The day trip to Tangier on Saturday was amazing to say the least. We left about 8 am and got to Tangier around 11:30, with two stops on the way to use the restrooms and eat a snack. The rest areas in Morocco are pretty nice and modern, with very clean toilets, cafés, snacks, and sometimes a bakery on site. 

Our first stop in Tangier was at the Darna Association, a cultural initiative to help women in need. In Tangier, the association offers embroidery and weaving training, as well as crafts and cooking lessons. With these skills, women are able to make business and generate income and help their families. The small complex houses a boutique with crafts and clothing, and an inexpensive restaurant in a sunny courtyard. The students dined on meat, chicken, and vegetable tagines.

After lunch, the students were divided into two groups (by choice), where one group stayed at the Darna Association to learn traditional weaving, and the other group went on a guided tour of the Medina.

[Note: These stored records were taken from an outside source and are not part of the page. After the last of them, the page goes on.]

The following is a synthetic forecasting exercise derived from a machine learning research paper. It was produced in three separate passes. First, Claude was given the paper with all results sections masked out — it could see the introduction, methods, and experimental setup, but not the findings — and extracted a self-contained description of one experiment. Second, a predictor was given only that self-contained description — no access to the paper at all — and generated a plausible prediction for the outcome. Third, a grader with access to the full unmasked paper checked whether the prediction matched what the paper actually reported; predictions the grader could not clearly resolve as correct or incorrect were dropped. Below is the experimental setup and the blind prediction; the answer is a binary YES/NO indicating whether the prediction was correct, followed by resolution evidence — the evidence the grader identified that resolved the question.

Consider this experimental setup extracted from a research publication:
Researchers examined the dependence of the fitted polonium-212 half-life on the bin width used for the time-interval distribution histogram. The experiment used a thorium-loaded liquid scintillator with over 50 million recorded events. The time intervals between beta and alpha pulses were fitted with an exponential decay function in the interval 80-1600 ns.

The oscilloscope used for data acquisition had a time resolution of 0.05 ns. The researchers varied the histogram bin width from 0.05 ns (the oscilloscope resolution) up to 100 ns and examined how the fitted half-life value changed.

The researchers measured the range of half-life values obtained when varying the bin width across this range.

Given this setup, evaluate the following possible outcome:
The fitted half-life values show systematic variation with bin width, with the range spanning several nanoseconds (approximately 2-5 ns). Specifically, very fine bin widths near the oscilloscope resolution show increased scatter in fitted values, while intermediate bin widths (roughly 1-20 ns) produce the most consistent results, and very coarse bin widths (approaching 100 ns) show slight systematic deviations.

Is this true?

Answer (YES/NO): NO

After the tour, we headed to Cape Spartel, a promontory in Morocco that’s about 1,000 feet above sea level at the entrance of the Strait of Gibraltar, 12 km west of Tangier. Students took time to enjoy the gorgeous view and take lots of photos.

Our last stop was at the Caves of Hercules, an archaeological complex located in Cape Spartel. The cave has two openings, one to sea and one to land. The sea opening is known as "The Map of Africa". The cave itself is part natural and part man-made. The man-made part was used by the Amazigh people to cut stone wheels from the walls, to make millstones, thus expanding the cave considerably.  

We returned to Rabat around 10. Sunday was spent resting and relaxing with host families.